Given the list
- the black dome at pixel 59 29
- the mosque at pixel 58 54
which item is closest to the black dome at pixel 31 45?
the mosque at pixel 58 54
* * * *
- **EXERCISE**:
Copy every row above word for word, without changing anything.

- **REPLY**:
Given the list
- the black dome at pixel 59 29
- the mosque at pixel 58 54
which item is closest to the black dome at pixel 31 45?
the mosque at pixel 58 54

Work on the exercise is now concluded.